▸ SHORT TASK
Extract every one of the lines below and reproduce each one verbatim, with nothing changed or left out.

--- begin ---

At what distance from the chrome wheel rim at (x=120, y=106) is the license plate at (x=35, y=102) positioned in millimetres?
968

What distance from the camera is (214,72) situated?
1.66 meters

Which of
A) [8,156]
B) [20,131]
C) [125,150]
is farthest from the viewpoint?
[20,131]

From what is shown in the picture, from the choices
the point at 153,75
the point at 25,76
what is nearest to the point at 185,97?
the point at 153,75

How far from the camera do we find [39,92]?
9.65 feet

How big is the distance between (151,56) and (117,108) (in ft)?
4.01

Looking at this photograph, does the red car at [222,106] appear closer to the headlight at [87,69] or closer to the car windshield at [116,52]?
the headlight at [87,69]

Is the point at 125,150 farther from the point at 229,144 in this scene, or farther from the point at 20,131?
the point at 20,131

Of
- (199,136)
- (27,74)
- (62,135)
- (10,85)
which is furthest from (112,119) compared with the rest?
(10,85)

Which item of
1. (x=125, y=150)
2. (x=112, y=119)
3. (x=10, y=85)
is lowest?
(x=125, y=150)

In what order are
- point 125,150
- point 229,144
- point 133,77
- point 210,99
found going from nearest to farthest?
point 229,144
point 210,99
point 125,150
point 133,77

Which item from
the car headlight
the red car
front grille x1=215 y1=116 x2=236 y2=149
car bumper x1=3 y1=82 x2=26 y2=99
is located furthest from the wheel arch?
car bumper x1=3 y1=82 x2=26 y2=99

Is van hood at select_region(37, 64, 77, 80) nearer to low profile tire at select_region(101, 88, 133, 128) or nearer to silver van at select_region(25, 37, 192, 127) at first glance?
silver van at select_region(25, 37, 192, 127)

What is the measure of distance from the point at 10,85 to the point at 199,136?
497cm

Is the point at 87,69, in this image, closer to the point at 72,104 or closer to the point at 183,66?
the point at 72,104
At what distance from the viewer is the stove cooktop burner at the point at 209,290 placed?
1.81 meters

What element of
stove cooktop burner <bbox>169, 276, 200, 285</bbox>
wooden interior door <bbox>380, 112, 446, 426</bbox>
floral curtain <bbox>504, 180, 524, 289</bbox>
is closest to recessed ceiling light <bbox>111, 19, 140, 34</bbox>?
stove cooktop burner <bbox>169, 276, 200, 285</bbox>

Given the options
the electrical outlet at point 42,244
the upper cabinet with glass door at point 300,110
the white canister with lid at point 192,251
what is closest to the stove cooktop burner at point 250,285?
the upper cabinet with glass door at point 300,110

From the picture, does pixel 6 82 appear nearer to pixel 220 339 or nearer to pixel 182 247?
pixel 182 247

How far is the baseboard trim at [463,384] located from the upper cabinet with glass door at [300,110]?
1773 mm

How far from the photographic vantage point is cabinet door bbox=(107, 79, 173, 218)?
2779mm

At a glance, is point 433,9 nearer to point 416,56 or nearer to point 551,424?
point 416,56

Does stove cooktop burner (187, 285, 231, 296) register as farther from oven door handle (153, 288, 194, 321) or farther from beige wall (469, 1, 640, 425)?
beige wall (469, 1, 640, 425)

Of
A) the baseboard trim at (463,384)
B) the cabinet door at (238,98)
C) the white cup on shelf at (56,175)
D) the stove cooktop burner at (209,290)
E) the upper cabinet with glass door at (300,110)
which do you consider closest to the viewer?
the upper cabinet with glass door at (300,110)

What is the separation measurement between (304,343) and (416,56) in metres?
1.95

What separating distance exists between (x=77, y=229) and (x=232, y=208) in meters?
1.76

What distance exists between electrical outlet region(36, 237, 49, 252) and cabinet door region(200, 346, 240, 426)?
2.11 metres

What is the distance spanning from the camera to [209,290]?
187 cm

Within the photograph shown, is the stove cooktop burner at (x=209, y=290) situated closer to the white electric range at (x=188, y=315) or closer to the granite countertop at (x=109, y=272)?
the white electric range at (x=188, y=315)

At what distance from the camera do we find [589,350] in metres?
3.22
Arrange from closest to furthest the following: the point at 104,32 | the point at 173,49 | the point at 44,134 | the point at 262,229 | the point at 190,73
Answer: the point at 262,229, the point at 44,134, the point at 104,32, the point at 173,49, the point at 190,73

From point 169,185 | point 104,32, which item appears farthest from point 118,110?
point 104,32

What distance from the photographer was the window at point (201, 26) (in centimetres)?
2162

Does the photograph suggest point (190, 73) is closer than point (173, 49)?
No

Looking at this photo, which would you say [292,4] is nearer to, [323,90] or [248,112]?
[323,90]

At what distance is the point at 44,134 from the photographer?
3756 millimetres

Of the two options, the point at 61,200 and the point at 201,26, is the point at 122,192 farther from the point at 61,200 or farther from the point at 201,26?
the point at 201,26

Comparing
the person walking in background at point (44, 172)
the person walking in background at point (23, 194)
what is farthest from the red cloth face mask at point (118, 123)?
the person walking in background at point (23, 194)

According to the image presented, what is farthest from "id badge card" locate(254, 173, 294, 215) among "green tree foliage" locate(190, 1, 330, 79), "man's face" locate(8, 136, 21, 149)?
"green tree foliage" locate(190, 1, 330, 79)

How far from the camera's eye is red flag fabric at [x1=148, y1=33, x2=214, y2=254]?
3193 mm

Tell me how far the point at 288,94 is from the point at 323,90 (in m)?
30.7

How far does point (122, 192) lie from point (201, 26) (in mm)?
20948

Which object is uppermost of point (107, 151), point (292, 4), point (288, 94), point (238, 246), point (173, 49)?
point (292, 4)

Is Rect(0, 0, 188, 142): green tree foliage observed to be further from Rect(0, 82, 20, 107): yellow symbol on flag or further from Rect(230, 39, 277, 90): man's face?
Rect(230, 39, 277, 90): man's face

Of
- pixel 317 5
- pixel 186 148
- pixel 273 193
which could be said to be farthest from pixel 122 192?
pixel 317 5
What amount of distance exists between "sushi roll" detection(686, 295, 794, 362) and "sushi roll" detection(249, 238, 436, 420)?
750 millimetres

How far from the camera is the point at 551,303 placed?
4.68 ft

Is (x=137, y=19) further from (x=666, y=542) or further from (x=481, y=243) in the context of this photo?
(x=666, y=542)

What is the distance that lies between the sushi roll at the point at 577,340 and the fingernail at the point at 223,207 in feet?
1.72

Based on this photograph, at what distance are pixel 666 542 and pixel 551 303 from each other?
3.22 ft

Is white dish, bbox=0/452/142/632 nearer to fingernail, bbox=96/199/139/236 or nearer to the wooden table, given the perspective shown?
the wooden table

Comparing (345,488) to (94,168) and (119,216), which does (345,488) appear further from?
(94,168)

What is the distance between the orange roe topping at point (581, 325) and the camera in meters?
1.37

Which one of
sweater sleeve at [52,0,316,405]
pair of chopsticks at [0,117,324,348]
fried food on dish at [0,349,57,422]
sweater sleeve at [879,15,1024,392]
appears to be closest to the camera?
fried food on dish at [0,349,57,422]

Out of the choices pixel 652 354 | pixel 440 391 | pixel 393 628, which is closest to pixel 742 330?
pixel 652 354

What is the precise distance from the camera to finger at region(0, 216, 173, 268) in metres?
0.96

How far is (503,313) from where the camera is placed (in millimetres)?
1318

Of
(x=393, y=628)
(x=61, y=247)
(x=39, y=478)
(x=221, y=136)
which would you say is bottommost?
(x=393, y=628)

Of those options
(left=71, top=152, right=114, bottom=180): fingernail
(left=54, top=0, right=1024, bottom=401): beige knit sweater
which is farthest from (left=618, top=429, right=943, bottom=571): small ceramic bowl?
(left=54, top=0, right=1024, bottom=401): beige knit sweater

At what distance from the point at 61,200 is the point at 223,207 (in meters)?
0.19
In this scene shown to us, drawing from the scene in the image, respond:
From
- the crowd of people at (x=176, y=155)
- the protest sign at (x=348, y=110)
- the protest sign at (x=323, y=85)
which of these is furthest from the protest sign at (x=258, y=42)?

--- end ---

▸ OUTPUT OF THE TASK
At what distance from the chrome wheel rim at (x=120, y=106) is the license plate at (x=35, y=102) positioned in millimetres?
968

What distance from the camera is (214,72) situated?
1.66 meters

Which of
A) [8,156]
B) [20,131]
C) [125,150]
is farthest from the viewpoint?
[20,131]

From what is shown in the picture, from the choices
the point at 153,75
the point at 25,76
what is nearest to the point at 185,97?
the point at 153,75

How far from the camera do we find [39,92]?
9.65 feet

How big is the distance between (151,56) and (117,108) (in ft)?
4.01

Looking at this photograph, does the red car at [222,106] appear closer to the headlight at [87,69] or closer to the car windshield at [116,52]?
the headlight at [87,69]

Is the point at 125,150 farther from the point at 229,144 in this scene, or farther from the point at 20,131?
the point at 20,131

Of
- (199,136)
- (27,74)
- (62,135)
- (10,85)
which is furthest from (112,119) compared with the rest?
(10,85)

Which item of
1. (x=125, y=150)
2. (x=112, y=119)
3. (x=10, y=85)
is lowest?
(x=125, y=150)

In what order are
- point 125,150
- point 229,144
- point 133,77
- point 210,99
found going from nearest to farthest?
point 229,144
point 210,99
point 125,150
point 133,77

Which item from
the car headlight
the red car
front grille x1=215 y1=116 x2=236 y2=149
car bumper x1=3 y1=82 x2=26 y2=99
is located furthest from the wheel arch?
car bumper x1=3 y1=82 x2=26 y2=99

Is van hood at select_region(37, 64, 77, 80) nearer to low profile tire at select_region(101, 88, 133, 128) or nearer to silver van at select_region(25, 37, 192, 127) at first glance?
silver van at select_region(25, 37, 192, 127)

What is the measure of distance from the point at 10,85 to the point at 199,136?
497cm

Is the point at 87,69, in this image, closer to the point at 72,104 or closer to the point at 183,66?
the point at 72,104
At what distance from the viewer is the stove cooktop burner at the point at 209,290 placed?
1.81 meters

What element of
stove cooktop burner <bbox>169, 276, 200, 285</bbox>
wooden interior door <bbox>380, 112, 446, 426</bbox>
floral curtain <bbox>504, 180, 524, 289</bbox>
is closest to recessed ceiling light <bbox>111, 19, 140, 34</bbox>?
stove cooktop burner <bbox>169, 276, 200, 285</bbox>

Given the options
the electrical outlet at point 42,244
the upper cabinet with glass door at point 300,110
the white canister with lid at point 192,251
what is closest to the stove cooktop burner at point 250,285?
the upper cabinet with glass door at point 300,110

From the picture, does pixel 6 82 appear nearer to pixel 220 339 or nearer to pixel 182 247?
pixel 182 247

How far is the baseboard trim at [463,384] located from the upper cabinet with glass door at [300,110]?
1773 mm

How far from the photographic vantage point is cabinet door bbox=(107, 79, 173, 218)?
2779mm

At a glance, is point 433,9 nearer to point 416,56 or nearer to point 551,424?
point 416,56

Does stove cooktop burner (187, 285, 231, 296) register as farther from oven door handle (153, 288, 194, 321) or farther from beige wall (469, 1, 640, 425)?
beige wall (469, 1, 640, 425)

Of
A) the baseboard trim at (463,384)
B) the cabinet door at (238,98)
C) the white cup on shelf at (56,175)
D) the stove cooktop burner at (209,290)
E) the upper cabinet with glass door at (300,110)
which do you consider closest to the viewer?
the upper cabinet with glass door at (300,110)

What is the separation measurement between (304,343) and (416,56) in metres?
1.95

What separating distance exists between (x=77, y=229) and (x=232, y=208) in meters?
1.76

What distance exists between electrical outlet region(36, 237, 49, 252) and cabinet door region(200, 346, 240, 426)?
2.11 metres

What is the distance spanning from the camera to [209,290]?
187 cm

Within the photograph shown, is the stove cooktop burner at (x=209, y=290) situated closer to the white electric range at (x=188, y=315) or closer to the granite countertop at (x=109, y=272)?
the white electric range at (x=188, y=315)

At what distance from the camera do we find [589,350] in metres?
3.22
Arrange from closest to furthest the following: the point at 104,32 | the point at 173,49 | the point at 44,134 | the point at 262,229 | the point at 190,73
Answer: the point at 262,229, the point at 44,134, the point at 104,32, the point at 173,49, the point at 190,73

From point 169,185 | point 104,32, which item appears farthest from point 118,110?
point 104,32

What distance from the photographer was the window at point (201, 26) (in centimetres)?
2162

Does the photograph suggest point (190, 73) is closer than point (173, 49)?
No

Looking at this photo, which would you say [292,4] is nearer to, [323,90] or [248,112]?
[323,90]

At what distance is the point at 44,134 from the photographer?
3756 millimetres

Of the two options, the point at 61,200 and the point at 201,26, is the point at 122,192 farther from the point at 61,200 or farther from the point at 201,26?
the point at 201,26

Comparing
the person walking in background at point (44, 172)
the person walking in background at point (23, 194)
what is farthest from the red cloth face mask at point (118, 123)?
the person walking in background at point (23, 194)

According to the image presented, what is farthest from "id badge card" locate(254, 173, 294, 215) among "green tree foliage" locate(190, 1, 330, 79), "man's face" locate(8, 136, 21, 149)?
"green tree foliage" locate(190, 1, 330, 79)

How far from the camera's eye is red flag fabric at [x1=148, y1=33, x2=214, y2=254]?
3193 mm

Tell me how far the point at 288,94 is from the point at 323,90 (in m)?
30.7

How far does point (122, 192) lie from point (201, 26) (in mm)?
20948

Which object is uppermost of point (107, 151), point (292, 4), point (288, 94), point (238, 246), point (173, 49)?
point (292, 4)

Is Rect(0, 0, 188, 142): green tree foliage observed to be further from Rect(0, 82, 20, 107): yellow symbol on flag or further from Rect(230, 39, 277, 90): man's face?
Rect(230, 39, 277, 90): man's face

Of
- pixel 317 5
- pixel 186 148
- pixel 273 193
which could be said to be farthest from pixel 122 192?
pixel 317 5
What amount of distance exists between "sushi roll" detection(686, 295, 794, 362) and "sushi roll" detection(249, 238, 436, 420)?
750 millimetres

How far from the camera is the point at 551,303 placed?
4.68 ft

Is (x=137, y=19) further from (x=666, y=542) or further from (x=481, y=243) in the context of this photo?
(x=666, y=542)

What is the distance that lies between the sushi roll at the point at 577,340 and the fingernail at the point at 223,207 in feet?
1.72

Based on this photograph, at what distance are pixel 666 542 and pixel 551 303 from each other?
3.22 ft

Is white dish, bbox=0/452/142/632 nearer to fingernail, bbox=96/199/139/236 or nearer to the wooden table, given the perspective shown?
the wooden table

Comparing (345,488) to (94,168) and (119,216), which does (345,488) appear further from?
(94,168)

What is the distance between the orange roe topping at point (581, 325) and the camera in meters?
1.37

Which one of
sweater sleeve at [52,0,316,405]
pair of chopsticks at [0,117,324,348]
fried food on dish at [0,349,57,422]
sweater sleeve at [879,15,1024,392]
appears to be closest to the camera?
fried food on dish at [0,349,57,422]

Out of the choices pixel 652 354 | pixel 440 391 | pixel 393 628, which is closest to pixel 742 330?
pixel 652 354

What is the precise distance from the camera to finger at region(0, 216, 173, 268) in metres?
0.96

How far is (503,313) from where the camera is placed (in millimetres)?
1318

Of
(x=393, y=628)
(x=61, y=247)
(x=39, y=478)
(x=221, y=136)
which would you say is bottommost?
(x=393, y=628)

Of those options
(left=71, top=152, right=114, bottom=180): fingernail
(left=54, top=0, right=1024, bottom=401): beige knit sweater
which is farthest from (left=618, top=429, right=943, bottom=571): small ceramic bowl?
(left=54, top=0, right=1024, bottom=401): beige knit sweater

At what distance from the point at 61,200 is the point at 223,207 (in meters)?
0.19
In this scene shown to us, drawing from the scene in the image, respond:
From
- the crowd of people at (x=176, y=155)
- the protest sign at (x=348, y=110)
- the protest sign at (x=323, y=85)
which of these is furthest from the protest sign at (x=258, y=42)?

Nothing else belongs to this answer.